Easterling’s testimony at the hearing before the ALJ shows that Easterling “affirmatively chose to leave [the wheelchair passenger] with his wheelchair unsecured.” However, the portion of Easterling’s testimony that LIRC now cites only undermines LIRC’s assertion. Easterling testified at the administrative hearing as follows:

[Question] … did you secure [the] wheelchair?

[Easterling] No, I didn’t. [Question] … Why not?

[Easterling] Because I was completely overwhelmed with the amount of people that [were] getting on. I got so …. I’m not going to even say distracted, but it was—four of [the passengers getting on the van] have hip problems. And it was to a point where, I got a little bit overwhelmed, and I decided to help the ladies get on, and … [an individual] put [the wheelchair passenger] onto the lift and got [the passenger] on board. But I was trying to help the other [passengers] get on, because we [were] pressed for time. And plus we[] [were] [parked] in … front of the church, where the crosswalk is and people needed to get past.

This testimony strongly supports the inference that her failure to secure the wheelchair was not an affirmative decision, that is to say intentional, but rather was the result of “heedless action” and “unintentional.”

¶21 To repeat, LIRC found that Easterling “mistakenly failed to secure

… [the] wheelchair” and that Easterling “forgot” to secure the wheelchair. LIRC does not challenge these findings as clearly erroneous and LIRC concedes that they support a conclusion that Easterling’s failure to secure the wheelchair to the van was an inadvertent error. LIRC’s argument that it is unreasonable to conclude that Easterling’s failure to secure the wheelchair was an inadvertent error is not supported by the record. Accordingly, we reverse the circuit court’s order affirming LIRC’s decision and remand for further proceedings consistent with this opinion.[3]

CONCLUSION

¶22 For the reasons discussed above, we reverse and remand for further proceedings.
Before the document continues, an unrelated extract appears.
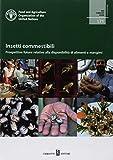 Insetti commestibili. Prospettive future relative alla disponibilità di alimenti e mangimi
By the Court.—Order reversed and cause remanded for further proceedings.

Footnotes:

[1] All references to the Wisconsin Statutes are to the 2015-16 version unless otherwise noted.

[2] We would hold our decision pending our supreme court’s decision if it appeared likely that that decision would provide direction in this appeal. However, that appears unlikely. As stated in our discussion below, we are guided by the definition of one statutory term, “inadvertent errors,” provided by the court of appeals in Operton v. LIRC, 2016 WI App 37, 369 Wis. 2d 166, 880 N.W.2d 169 (Lundsten, J., concurring). See infra ¶17. However, the dispute in Operton is whether a “series of even inadvertent failures in their cumulative effect at some point goes beyond inadvertence to substantial fault.” Id., ¶39 (Lundsten, J., concurring). In Operton, LIRC

“does not seriously dispute that Operton’s errors, viewed individually, were all “inadvertent errors.’” See id., ¶38 (Lundsten, J., concurring). In contrast, whether Easterling’s one individual error was an “inadvertent error[]” is precisely the dispute here.

[3] Because we conclude that the only reasonable finding available to LIRC based on the record is that Easterling’s failure to secure the wheelchair was an inadvertent error, we do not address other issues raised by the parties and addressed at length in their appellate briefs. See Sweet v. Berge, 113 Wis. 2d 61, 67, 334 N.W.2d 559 (Ct. App. 1983) (if a decision on one point disposes of the appeal, the court will not decide other issues raised).